__Data for processing__
-- begin --

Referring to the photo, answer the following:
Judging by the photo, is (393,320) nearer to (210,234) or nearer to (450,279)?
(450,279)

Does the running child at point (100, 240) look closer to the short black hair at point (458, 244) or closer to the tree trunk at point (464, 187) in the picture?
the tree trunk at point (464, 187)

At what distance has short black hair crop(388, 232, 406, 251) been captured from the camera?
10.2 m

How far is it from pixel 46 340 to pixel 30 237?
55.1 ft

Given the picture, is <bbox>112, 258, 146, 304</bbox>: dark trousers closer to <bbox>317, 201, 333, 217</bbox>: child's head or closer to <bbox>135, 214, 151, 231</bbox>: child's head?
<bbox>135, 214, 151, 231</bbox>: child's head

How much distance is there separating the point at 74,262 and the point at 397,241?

-- end --
-- begin --

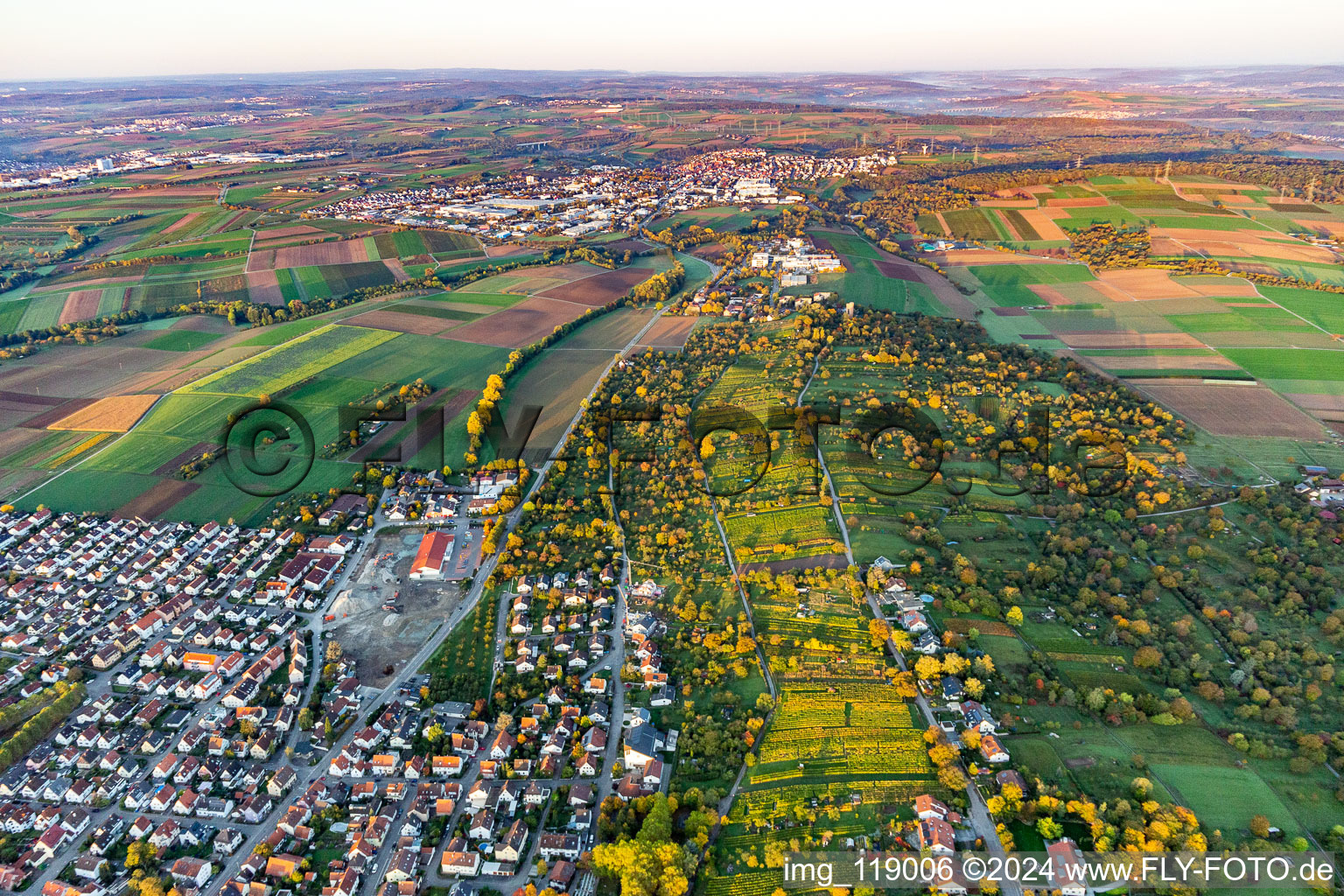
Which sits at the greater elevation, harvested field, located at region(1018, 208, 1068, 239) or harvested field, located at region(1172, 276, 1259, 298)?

-- end --
-- begin --

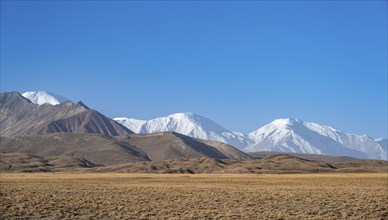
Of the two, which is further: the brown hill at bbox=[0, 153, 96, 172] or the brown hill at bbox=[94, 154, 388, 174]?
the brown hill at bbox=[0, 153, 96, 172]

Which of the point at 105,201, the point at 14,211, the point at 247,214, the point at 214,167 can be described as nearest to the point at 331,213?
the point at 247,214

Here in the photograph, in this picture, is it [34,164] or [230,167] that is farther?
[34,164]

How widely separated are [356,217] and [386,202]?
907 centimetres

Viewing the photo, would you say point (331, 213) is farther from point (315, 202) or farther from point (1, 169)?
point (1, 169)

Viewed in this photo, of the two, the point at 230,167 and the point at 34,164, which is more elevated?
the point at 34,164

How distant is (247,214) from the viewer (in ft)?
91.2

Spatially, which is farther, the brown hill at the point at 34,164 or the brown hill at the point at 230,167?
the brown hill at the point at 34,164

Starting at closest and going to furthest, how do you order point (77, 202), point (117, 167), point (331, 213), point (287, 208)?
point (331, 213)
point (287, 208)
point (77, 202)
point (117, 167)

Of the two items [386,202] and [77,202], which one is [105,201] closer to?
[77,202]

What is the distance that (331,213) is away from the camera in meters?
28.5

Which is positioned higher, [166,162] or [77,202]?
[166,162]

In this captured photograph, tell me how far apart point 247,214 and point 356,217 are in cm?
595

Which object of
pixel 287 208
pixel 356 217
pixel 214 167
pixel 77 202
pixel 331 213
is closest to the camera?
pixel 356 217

-- end --

Please tally how many lines of the records above contain the string "child", treating uppercase and lowercase as different, and give only that number.

3